MATLAB and Mathematical Biology in the Classroom

In our lab, we use MATLAB in practically everything we do. This philosophy extends into my graduate-level instruction, where I teach the courses Mathematics of Biological Networks and Mathematics of Data. These courses cover essential concepts such as spectral graph theory, network controllability, SVD, probabilistic modeling, and neural networks—all applied to biological data sets using MATLAB. 

When possible, we feature guest lectures from Cleve Moler, cofounder of MathWorks and creator of MATLAB, whose talk “How SVD Saved the Universe” both inspires my students and demonstrates the profound impact of linear algebra in scientific computing.

Current and Future Developments 

While our current approach has primarily relied on Hi-C data for mapping pairwise chromatin interactions and identifying TADs, our lab is now working on integrating Oxford Nanopore Technologies’ long-read sequencing technology to enhance our understanding of chromatin architecture (the way DNA is packaged with proteins in the cell nucleus). Unlike traditional short-read sequencing, the company’s Pore-C method captures multi-way chromatin interactions and epigenetic modifications, providing a more comprehensive view of the 3D genome structure (Figure 4). This advancement will necessitate adaptations in our data processing workflows, and we plan to use Biopipeline Designer to manage and analyze the more complex data sets involved. 

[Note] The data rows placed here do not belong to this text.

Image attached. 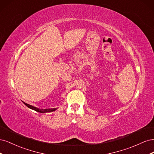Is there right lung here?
I'll list each match as a JSON object with an SVG mask.
<instances>
[{"label": "right lung", "mask_w": 154, "mask_h": 154, "mask_svg": "<svg viewBox=\"0 0 154 154\" xmlns=\"http://www.w3.org/2000/svg\"><path fill=\"white\" fill-rule=\"evenodd\" d=\"M24 103L27 107H29V108H30V109H32V110H35V111H36V112H41V113L46 112H52V111H54L56 109H44V110H43V109H38V108H36V107L33 106H32V105H29V104H27V103H24Z\"/></svg>", "instance_id": "right-lung-1"}]
</instances>
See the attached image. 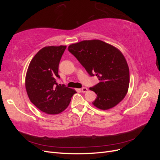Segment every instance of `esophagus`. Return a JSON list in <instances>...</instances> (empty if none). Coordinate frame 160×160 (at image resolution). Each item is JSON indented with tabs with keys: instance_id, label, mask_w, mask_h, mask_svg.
Here are the masks:
<instances>
[{
	"instance_id": "34e87169",
	"label": "esophagus",
	"mask_w": 160,
	"mask_h": 160,
	"mask_svg": "<svg viewBox=\"0 0 160 160\" xmlns=\"http://www.w3.org/2000/svg\"><path fill=\"white\" fill-rule=\"evenodd\" d=\"M88 88H81V92L82 93H85V92H87L88 91Z\"/></svg>"
}]
</instances>
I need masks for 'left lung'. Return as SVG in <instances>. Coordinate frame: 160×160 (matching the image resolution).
<instances>
[{
    "mask_svg": "<svg viewBox=\"0 0 160 160\" xmlns=\"http://www.w3.org/2000/svg\"><path fill=\"white\" fill-rule=\"evenodd\" d=\"M90 76L98 77L99 83L89 89L97 95L93 104L106 110L122 101L129 85V67L119 49L100 40L83 41L69 46Z\"/></svg>",
    "mask_w": 160,
    "mask_h": 160,
    "instance_id": "obj_1",
    "label": "left lung"
}]
</instances>
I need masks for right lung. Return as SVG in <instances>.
Returning <instances> with one entry per match:
<instances>
[{"label":"right lung","instance_id":"add662e5","mask_svg":"<svg viewBox=\"0 0 160 160\" xmlns=\"http://www.w3.org/2000/svg\"><path fill=\"white\" fill-rule=\"evenodd\" d=\"M66 46L42 48L32 58L26 75L25 87L30 101L42 112L55 115L63 111L77 92L58 85L59 65Z\"/></svg>","mask_w":160,"mask_h":160}]
</instances>
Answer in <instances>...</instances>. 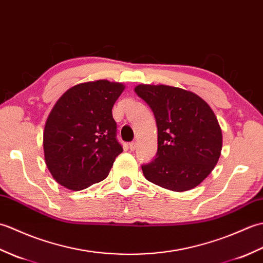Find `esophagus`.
Returning a JSON list of instances; mask_svg holds the SVG:
<instances>
[{"label":"esophagus","mask_w":263,"mask_h":263,"mask_svg":"<svg viewBox=\"0 0 263 263\" xmlns=\"http://www.w3.org/2000/svg\"><path fill=\"white\" fill-rule=\"evenodd\" d=\"M128 148H130L131 152H135V150L137 149V142L136 141L130 142V144H128Z\"/></svg>","instance_id":"esophagus-1"}]
</instances>
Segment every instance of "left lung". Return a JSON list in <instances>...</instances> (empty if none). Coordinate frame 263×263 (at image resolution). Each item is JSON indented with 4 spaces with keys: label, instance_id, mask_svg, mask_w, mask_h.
Here are the masks:
<instances>
[{
    "label": "left lung",
    "instance_id": "1",
    "mask_svg": "<svg viewBox=\"0 0 263 263\" xmlns=\"http://www.w3.org/2000/svg\"><path fill=\"white\" fill-rule=\"evenodd\" d=\"M135 91L153 109L158 128L156 158L141 166L144 177L176 192L199 185L214 170L222 144L210 106L181 88L140 85Z\"/></svg>",
    "mask_w": 263,
    "mask_h": 263
}]
</instances>
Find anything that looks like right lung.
Instances as JSON below:
<instances>
[{"mask_svg": "<svg viewBox=\"0 0 263 263\" xmlns=\"http://www.w3.org/2000/svg\"><path fill=\"white\" fill-rule=\"evenodd\" d=\"M124 86L98 80L65 91L44 130V154L53 177L74 191L105 180L122 152L111 108Z\"/></svg>", "mask_w": 263, "mask_h": 263, "instance_id": "obj_1", "label": "right lung"}]
</instances>
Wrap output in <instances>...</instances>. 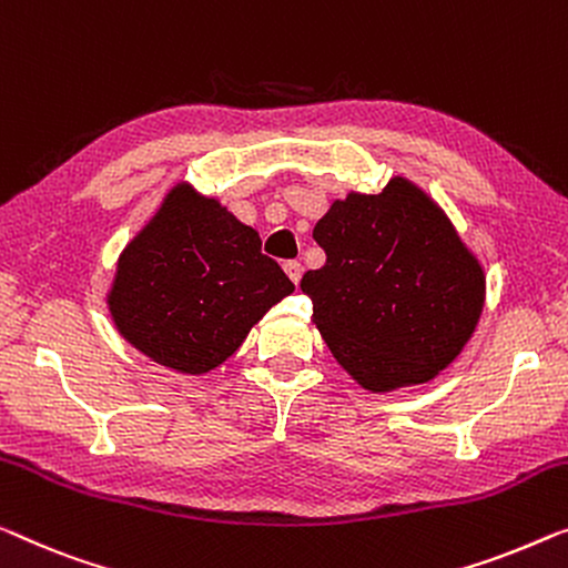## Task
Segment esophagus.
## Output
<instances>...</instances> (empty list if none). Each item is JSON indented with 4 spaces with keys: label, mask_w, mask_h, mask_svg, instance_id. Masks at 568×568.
I'll use <instances>...</instances> for the list:
<instances>
[{
    "label": "esophagus",
    "mask_w": 568,
    "mask_h": 568,
    "mask_svg": "<svg viewBox=\"0 0 568 568\" xmlns=\"http://www.w3.org/2000/svg\"><path fill=\"white\" fill-rule=\"evenodd\" d=\"M283 270H285V275L291 277L293 283H298V281H301V275H303V267H301V262H298V260H287L285 265H283Z\"/></svg>",
    "instance_id": "esophagus-1"
}]
</instances>
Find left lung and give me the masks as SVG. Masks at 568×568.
<instances>
[{
  "label": "left lung",
  "instance_id": "1",
  "mask_svg": "<svg viewBox=\"0 0 568 568\" xmlns=\"http://www.w3.org/2000/svg\"><path fill=\"white\" fill-rule=\"evenodd\" d=\"M326 265L301 291L334 359L369 393L423 385L459 357L485 308V270L408 178L346 193L318 219Z\"/></svg>",
  "mask_w": 568,
  "mask_h": 568
}]
</instances>
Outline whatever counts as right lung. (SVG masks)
<instances>
[{"instance_id": "1", "label": "right lung", "mask_w": 568, "mask_h": 568, "mask_svg": "<svg viewBox=\"0 0 568 568\" xmlns=\"http://www.w3.org/2000/svg\"><path fill=\"white\" fill-rule=\"evenodd\" d=\"M293 291L281 265L262 255L252 226L181 181L122 250L106 306L134 349L203 375Z\"/></svg>"}]
</instances>
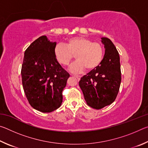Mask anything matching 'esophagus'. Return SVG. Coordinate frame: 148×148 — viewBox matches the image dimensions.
Returning <instances> with one entry per match:
<instances>
[{"instance_id": "esophagus-1", "label": "esophagus", "mask_w": 148, "mask_h": 148, "mask_svg": "<svg viewBox=\"0 0 148 148\" xmlns=\"http://www.w3.org/2000/svg\"><path fill=\"white\" fill-rule=\"evenodd\" d=\"M74 76L76 77L77 80H79L80 78H81V76Z\"/></svg>"}]
</instances>
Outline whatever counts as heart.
Masks as SVG:
<instances>
[{"label": "heart", "mask_w": 148, "mask_h": 148, "mask_svg": "<svg viewBox=\"0 0 148 148\" xmlns=\"http://www.w3.org/2000/svg\"><path fill=\"white\" fill-rule=\"evenodd\" d=\"M104 49L102 45L84 36L72 37L66 44H57L54 48L55 57L60 64L67 66L74 55L77 59L70 66L72 73H82L87 68L89 71L96 69L101 63Z\"/></svg>", "instance_id": "1"}]
</instances>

We are also extending our data-guided control framework to incorporate hypergraph representations, allowing us to more effectively model higher order gene regulatory interactions. Additionally, we are planning to move beyond population-level reprogramming and incorporate single-cell reprogramming, with the goal of improving reprogramming success rates. We are also looking toward tissue fabrication, exploring the potential of assembling functional tissues from reprogrammed cells. To support these endeavors, our long-term vision includes the development of fully automated laboratory systems, in which digital twins of the necessary robotic systems will be modeled and simulated in Simulink^®.​

When researchers discuss taking a skin cell, reprogramming it, and reintroducing it into a patient, it may sound like science fiction. As science fiction author Arthur C. Clarke famously noted, “Any sufficiently advanced technology is indistinguishable from magic.” In this spirit, I believe that MATLAB tools are crucial in enabling us to turn this “magic” into reality.